'''

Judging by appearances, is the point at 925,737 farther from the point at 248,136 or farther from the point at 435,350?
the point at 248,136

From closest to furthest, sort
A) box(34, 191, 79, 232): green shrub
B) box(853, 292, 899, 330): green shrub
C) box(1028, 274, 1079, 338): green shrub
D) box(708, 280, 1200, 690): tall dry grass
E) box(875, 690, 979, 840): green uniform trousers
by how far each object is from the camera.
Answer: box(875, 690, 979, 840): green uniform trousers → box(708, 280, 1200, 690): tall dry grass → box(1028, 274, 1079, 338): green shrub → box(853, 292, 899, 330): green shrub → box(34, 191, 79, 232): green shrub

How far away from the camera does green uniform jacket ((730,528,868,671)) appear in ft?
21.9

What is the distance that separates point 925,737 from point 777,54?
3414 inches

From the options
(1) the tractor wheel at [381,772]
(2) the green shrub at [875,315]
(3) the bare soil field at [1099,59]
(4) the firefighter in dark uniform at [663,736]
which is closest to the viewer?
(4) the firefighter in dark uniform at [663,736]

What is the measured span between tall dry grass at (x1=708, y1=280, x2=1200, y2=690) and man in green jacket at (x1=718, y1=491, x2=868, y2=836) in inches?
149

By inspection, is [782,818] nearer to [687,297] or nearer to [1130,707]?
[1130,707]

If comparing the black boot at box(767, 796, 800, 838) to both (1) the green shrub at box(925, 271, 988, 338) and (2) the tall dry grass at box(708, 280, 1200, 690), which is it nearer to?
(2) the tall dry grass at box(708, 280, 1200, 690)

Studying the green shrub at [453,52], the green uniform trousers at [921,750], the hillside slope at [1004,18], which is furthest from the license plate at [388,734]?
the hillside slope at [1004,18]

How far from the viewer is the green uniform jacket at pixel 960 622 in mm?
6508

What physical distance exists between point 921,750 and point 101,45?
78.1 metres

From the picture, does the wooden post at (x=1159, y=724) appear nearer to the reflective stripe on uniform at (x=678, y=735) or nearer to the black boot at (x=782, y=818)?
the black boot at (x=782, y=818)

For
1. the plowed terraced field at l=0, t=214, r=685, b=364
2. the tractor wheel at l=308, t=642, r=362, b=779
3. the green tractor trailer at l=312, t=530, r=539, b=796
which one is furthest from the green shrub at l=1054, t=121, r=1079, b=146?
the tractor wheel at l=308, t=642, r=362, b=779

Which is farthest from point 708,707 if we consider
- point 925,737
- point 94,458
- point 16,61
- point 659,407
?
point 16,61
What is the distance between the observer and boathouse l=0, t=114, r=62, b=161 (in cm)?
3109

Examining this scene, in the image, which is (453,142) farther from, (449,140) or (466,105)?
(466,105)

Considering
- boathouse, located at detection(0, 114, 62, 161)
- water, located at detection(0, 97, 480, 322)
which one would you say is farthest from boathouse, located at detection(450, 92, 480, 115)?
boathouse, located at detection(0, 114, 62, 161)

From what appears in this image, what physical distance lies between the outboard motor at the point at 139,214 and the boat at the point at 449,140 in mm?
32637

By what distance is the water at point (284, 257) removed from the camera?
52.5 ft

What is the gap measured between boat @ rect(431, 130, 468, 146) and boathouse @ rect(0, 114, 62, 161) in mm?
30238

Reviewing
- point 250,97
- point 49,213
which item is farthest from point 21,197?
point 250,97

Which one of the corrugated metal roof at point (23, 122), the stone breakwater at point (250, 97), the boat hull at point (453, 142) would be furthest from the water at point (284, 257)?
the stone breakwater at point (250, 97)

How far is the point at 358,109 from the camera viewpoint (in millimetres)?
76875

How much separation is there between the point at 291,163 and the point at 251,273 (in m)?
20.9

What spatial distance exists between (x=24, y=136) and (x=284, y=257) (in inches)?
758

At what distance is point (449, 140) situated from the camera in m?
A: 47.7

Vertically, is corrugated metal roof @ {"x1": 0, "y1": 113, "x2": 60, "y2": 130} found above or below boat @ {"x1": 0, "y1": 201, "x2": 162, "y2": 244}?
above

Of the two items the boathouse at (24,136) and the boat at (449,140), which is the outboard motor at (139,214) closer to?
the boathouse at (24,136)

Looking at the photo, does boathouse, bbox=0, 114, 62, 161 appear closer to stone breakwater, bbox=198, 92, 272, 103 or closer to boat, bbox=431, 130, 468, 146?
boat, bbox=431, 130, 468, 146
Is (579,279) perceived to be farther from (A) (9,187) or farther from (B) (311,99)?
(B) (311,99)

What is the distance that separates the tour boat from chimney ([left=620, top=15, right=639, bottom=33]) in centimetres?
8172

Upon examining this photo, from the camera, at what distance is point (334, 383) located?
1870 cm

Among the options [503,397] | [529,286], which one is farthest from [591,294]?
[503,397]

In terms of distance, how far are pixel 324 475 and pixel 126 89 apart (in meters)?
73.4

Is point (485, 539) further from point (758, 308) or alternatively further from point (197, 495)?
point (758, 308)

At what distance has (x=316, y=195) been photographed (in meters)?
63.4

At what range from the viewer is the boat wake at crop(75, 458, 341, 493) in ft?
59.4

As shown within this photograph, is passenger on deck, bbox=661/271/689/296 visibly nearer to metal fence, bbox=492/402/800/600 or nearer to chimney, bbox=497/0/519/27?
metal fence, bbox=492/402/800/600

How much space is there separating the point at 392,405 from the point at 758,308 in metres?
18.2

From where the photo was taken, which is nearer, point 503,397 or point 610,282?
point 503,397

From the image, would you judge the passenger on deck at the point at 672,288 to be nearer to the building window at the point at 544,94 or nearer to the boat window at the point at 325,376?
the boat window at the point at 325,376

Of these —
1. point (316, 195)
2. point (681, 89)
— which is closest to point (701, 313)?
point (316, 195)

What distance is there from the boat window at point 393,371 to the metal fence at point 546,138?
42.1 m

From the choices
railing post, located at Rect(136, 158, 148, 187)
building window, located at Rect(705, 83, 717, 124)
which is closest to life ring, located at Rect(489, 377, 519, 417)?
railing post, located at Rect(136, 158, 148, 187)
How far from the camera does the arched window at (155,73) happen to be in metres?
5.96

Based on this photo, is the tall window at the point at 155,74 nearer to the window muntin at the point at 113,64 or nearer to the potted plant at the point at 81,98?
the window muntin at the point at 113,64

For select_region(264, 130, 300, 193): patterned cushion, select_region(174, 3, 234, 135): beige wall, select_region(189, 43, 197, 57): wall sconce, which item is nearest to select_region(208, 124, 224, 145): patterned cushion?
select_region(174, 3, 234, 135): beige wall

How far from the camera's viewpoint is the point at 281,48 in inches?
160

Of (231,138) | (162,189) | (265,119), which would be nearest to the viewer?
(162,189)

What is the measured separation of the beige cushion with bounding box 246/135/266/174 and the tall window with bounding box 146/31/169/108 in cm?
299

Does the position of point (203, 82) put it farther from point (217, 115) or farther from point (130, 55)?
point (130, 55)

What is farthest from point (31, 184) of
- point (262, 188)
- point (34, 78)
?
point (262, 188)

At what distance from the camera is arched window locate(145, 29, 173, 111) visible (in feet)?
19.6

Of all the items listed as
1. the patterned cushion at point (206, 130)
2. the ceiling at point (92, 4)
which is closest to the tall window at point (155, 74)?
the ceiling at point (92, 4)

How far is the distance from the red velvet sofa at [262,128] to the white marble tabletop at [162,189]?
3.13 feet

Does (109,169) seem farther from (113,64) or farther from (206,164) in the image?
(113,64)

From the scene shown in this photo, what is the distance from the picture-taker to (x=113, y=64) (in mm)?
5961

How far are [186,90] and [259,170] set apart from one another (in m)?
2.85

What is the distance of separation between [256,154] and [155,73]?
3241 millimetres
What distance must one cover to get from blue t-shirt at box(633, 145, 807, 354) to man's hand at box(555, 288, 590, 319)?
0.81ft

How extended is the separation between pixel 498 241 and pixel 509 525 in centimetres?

'''
'''

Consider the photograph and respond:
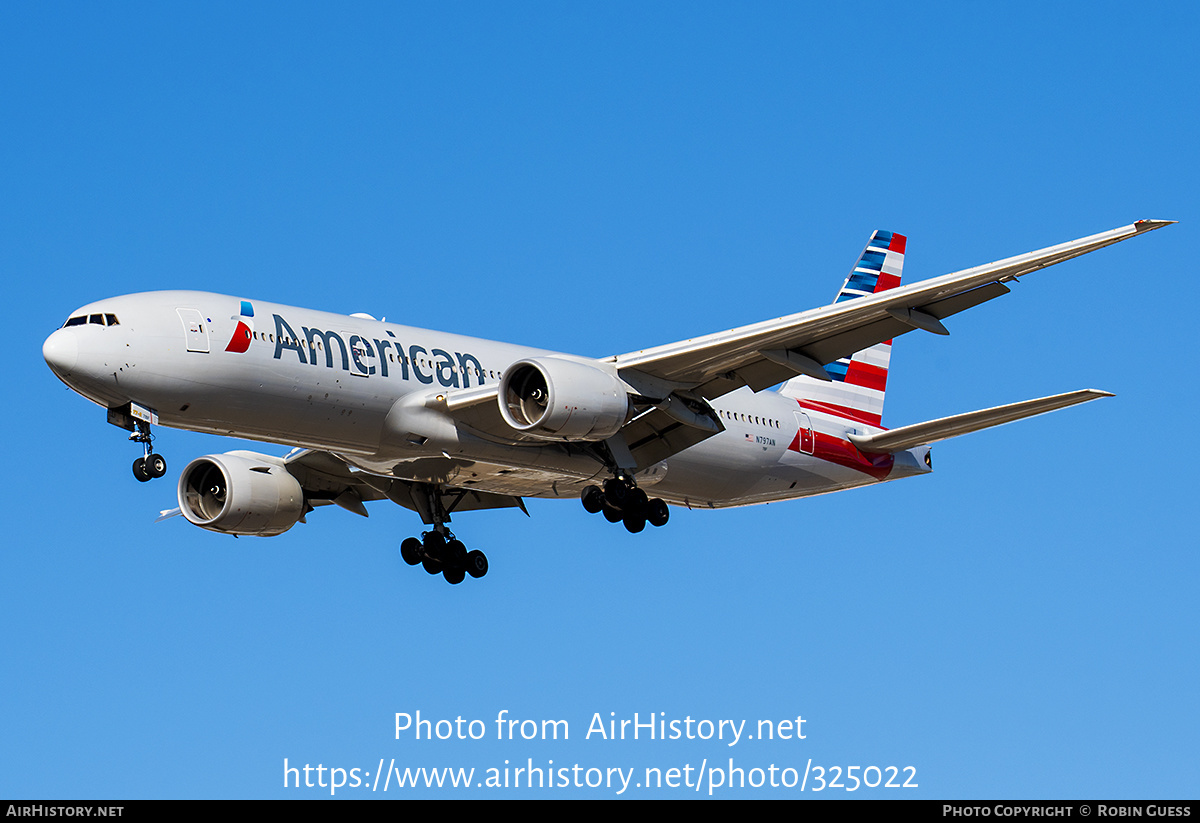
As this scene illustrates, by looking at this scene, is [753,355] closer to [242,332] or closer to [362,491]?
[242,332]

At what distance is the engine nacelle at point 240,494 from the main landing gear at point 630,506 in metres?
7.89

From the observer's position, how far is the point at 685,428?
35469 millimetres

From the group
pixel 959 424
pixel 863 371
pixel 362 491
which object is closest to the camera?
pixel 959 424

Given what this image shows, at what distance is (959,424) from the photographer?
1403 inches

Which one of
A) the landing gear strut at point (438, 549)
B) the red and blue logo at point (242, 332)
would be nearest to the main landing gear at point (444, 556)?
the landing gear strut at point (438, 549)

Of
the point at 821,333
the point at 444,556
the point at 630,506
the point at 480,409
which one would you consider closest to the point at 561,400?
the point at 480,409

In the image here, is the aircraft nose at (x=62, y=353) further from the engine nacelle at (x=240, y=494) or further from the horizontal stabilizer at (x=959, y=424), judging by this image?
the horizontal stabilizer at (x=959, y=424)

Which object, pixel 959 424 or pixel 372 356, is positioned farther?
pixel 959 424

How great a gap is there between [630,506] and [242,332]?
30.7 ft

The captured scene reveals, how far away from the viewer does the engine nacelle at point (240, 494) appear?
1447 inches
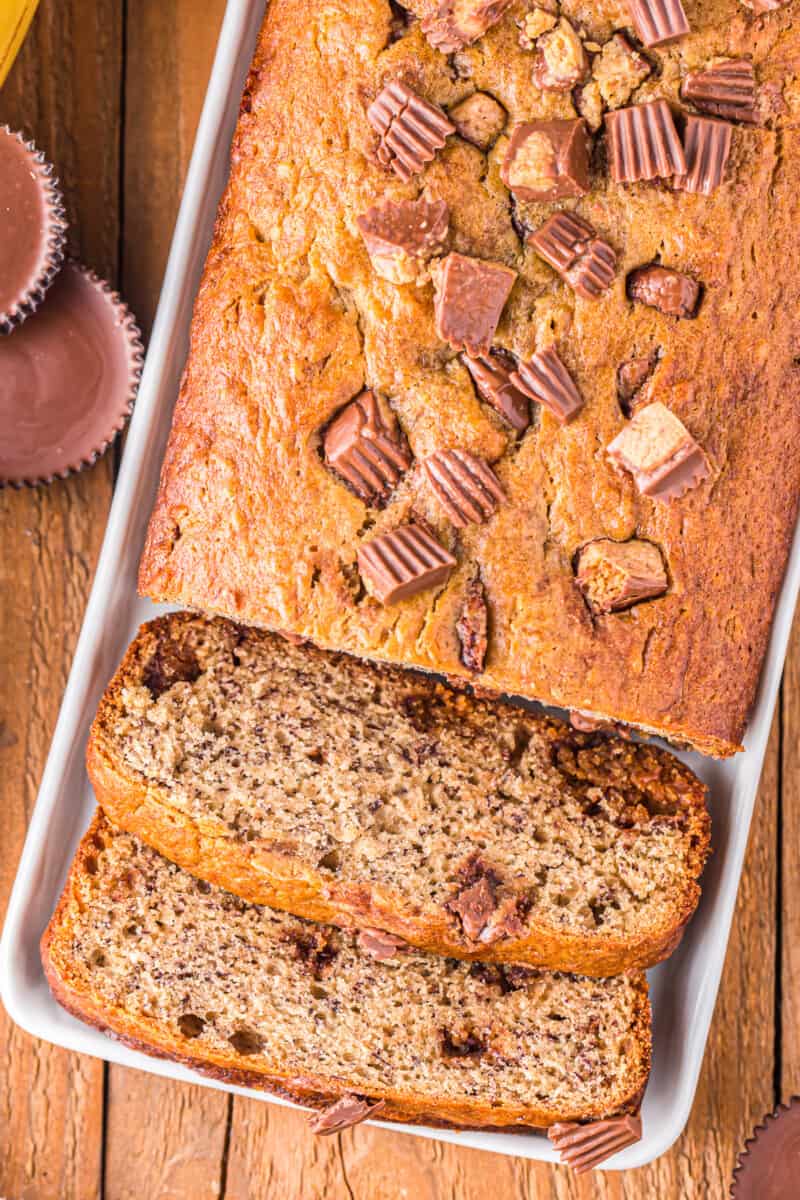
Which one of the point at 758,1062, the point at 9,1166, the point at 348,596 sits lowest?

'''
'''

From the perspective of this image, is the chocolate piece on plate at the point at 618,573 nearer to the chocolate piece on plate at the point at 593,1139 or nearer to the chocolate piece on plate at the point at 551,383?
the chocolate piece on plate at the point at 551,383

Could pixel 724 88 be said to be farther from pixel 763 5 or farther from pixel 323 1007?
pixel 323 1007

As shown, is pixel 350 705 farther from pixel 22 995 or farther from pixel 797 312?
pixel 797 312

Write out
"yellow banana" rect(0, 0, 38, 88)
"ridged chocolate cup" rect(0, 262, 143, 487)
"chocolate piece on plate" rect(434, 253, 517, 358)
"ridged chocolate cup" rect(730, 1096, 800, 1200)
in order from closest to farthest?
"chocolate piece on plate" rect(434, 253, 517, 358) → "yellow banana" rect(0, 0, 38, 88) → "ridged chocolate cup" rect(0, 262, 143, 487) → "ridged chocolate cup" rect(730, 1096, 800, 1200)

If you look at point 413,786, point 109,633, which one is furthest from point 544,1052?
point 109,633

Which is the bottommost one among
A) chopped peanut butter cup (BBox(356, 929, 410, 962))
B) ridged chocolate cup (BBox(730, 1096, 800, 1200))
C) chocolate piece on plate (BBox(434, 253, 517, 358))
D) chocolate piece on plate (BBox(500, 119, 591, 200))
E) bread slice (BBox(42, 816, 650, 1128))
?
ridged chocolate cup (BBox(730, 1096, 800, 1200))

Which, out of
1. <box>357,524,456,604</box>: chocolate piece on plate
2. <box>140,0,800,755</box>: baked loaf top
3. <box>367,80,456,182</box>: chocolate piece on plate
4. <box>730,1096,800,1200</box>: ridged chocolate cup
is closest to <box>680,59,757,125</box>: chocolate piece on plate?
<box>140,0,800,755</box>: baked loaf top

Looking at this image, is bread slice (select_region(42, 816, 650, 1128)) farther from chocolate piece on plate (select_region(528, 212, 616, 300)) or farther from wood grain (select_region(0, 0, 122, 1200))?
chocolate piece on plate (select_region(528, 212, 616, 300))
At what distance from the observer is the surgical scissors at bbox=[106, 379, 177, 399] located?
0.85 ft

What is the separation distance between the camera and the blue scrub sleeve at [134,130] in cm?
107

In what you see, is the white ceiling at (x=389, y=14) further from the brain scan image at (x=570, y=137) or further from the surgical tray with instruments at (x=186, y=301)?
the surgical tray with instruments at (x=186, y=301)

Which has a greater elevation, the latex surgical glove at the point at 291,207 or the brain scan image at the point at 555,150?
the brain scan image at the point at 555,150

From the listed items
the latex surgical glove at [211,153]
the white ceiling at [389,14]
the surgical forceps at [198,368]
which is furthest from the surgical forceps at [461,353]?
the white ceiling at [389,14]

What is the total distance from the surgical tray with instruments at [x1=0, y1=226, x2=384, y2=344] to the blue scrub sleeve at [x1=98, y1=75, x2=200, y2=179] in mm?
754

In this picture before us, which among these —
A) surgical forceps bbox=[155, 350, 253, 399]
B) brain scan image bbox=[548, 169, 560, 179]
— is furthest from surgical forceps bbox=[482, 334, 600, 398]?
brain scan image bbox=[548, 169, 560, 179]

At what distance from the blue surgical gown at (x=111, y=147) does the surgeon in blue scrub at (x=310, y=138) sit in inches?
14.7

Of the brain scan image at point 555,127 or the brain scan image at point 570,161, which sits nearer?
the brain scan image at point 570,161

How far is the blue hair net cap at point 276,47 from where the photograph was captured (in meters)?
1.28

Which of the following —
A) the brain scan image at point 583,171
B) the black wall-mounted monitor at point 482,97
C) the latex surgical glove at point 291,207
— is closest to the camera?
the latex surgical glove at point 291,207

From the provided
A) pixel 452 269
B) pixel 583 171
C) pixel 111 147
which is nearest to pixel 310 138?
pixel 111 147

'''

Report every line in the rows above that contains the word "fence", copying each such line in full.

Correct answer
As shown within this photograph, is passenger on deck, bbox=661/271/689/296 visibly nearer to metal fence, bbox=492/402/800/600 or nearer to chimney, bbox=497/0/519/27?
metal fence, bbox=492/402/800/600
What distance is there from the boat window at point 393,371 to the metal fence at point 546,138?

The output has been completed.